* WHAT THE TASK ASKS
Using the article on fixing a hard drive that doesn't show up, answer these questions:
1. What four causes does the article name as most likely to make external drives undetectable?
2. Before troubleshooting, what physical feature of the hard drive does the article say to check for?
3. According to Method 1, where will the hard drive not show up if it is disabled in the Disk Manager?
##### SELECTED PASSAGE #####
Hard drives are the simplicity of data storage. As convenient and portable as these removable drives are, they remain susceptible to malfunction. Hard drive not showing up or being recognized by a computer is one of the common problems that most users face. A number of possibilities could be responsible for the said issue, which varies from user to user. However, the ones that are more likely to make the external drives undetectable are caused by an unallocated hard drive, drive letter conflicts, corrupt/outdated drivers, or hardware problems.
The following article contains solutions that would work in most cases. So to get your hard drive up and working again, all you have to do is implement the methods given below, and hopefully, you’ll not have to deal with the issue again.
How to Fix Hard Drive Not Showing Up in Windows PC
Before you do anything or proceed further with the troubleshooting methods, make sure that your hard drive is inserted correctly. Check if it has a physical power button that needs to be turned on for the computer to recognize it. You should also try plugging the external drive into different USB ports, and if possible, test it on another computer.
Sometimes it’s the hardware that is unable to establish a connection with the external drive, and we waste time fixing the issue on the system level. Furthermore, keep in mind that your hard drive shouldn’t be physically compromised or damaged by any means.
Method 1: Enable Device
If your hard drive, which you are trying to access, is disabled in the Disk Manager, it will not show up in the File Manager. To make sure it’s not the case with you, follow the given instructions:
- First, search for the Device Manager, and click on “Open.”
- Double-click on the Disk Drives to expand the drop-down menu.
##### RECORDED DATA #####
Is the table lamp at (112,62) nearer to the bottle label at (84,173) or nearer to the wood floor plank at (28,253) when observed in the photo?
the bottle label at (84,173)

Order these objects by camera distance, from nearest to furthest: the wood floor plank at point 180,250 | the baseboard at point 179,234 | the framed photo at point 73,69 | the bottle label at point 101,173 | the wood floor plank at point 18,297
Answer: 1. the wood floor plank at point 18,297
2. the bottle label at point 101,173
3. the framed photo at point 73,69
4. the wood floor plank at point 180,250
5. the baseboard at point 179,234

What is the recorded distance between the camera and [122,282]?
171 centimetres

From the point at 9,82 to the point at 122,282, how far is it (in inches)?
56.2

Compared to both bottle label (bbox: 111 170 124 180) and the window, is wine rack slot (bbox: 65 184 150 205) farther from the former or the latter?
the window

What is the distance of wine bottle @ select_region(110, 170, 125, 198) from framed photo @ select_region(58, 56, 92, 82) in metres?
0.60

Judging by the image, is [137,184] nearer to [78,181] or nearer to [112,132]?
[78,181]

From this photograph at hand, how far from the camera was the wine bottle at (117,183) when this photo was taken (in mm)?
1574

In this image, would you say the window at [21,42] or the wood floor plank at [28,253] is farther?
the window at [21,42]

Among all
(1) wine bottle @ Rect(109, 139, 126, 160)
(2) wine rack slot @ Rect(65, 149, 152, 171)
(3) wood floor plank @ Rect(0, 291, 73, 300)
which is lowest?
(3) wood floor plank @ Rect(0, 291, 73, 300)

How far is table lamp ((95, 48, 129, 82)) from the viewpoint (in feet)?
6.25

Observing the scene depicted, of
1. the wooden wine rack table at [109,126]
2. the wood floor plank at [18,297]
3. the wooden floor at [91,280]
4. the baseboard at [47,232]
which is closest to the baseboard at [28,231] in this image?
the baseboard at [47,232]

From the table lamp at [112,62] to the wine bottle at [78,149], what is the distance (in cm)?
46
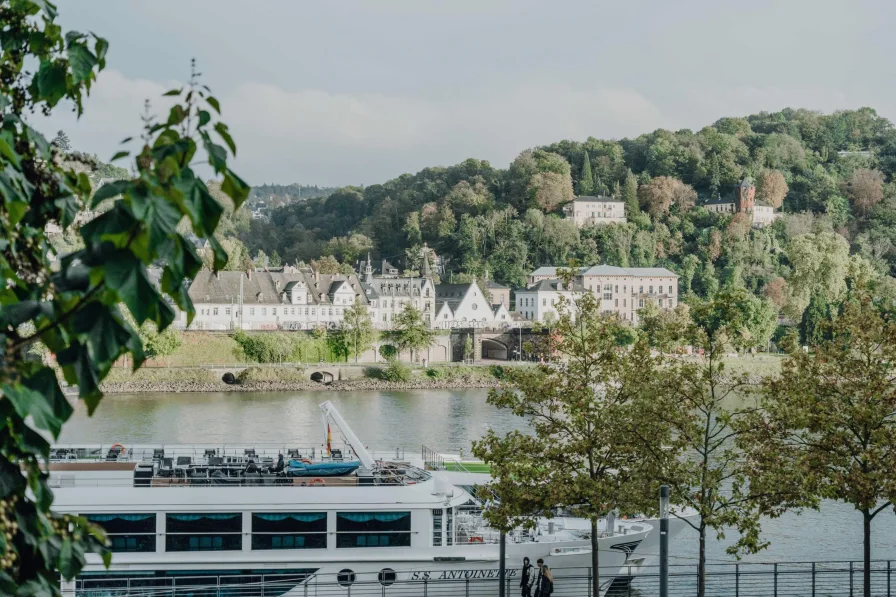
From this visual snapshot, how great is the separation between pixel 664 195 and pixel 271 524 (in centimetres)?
13092

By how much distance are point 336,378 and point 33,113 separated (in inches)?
2921

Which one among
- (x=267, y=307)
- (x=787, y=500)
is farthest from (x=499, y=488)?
#####
* TASK OUTPUT
1. An unallocated hard drive, drive letter conflicts, corrupt or outdated drivers, or hardware problems.
2. A physical power button that needs to be turned on for the computer to recognize the drive.
3. In the File Manager.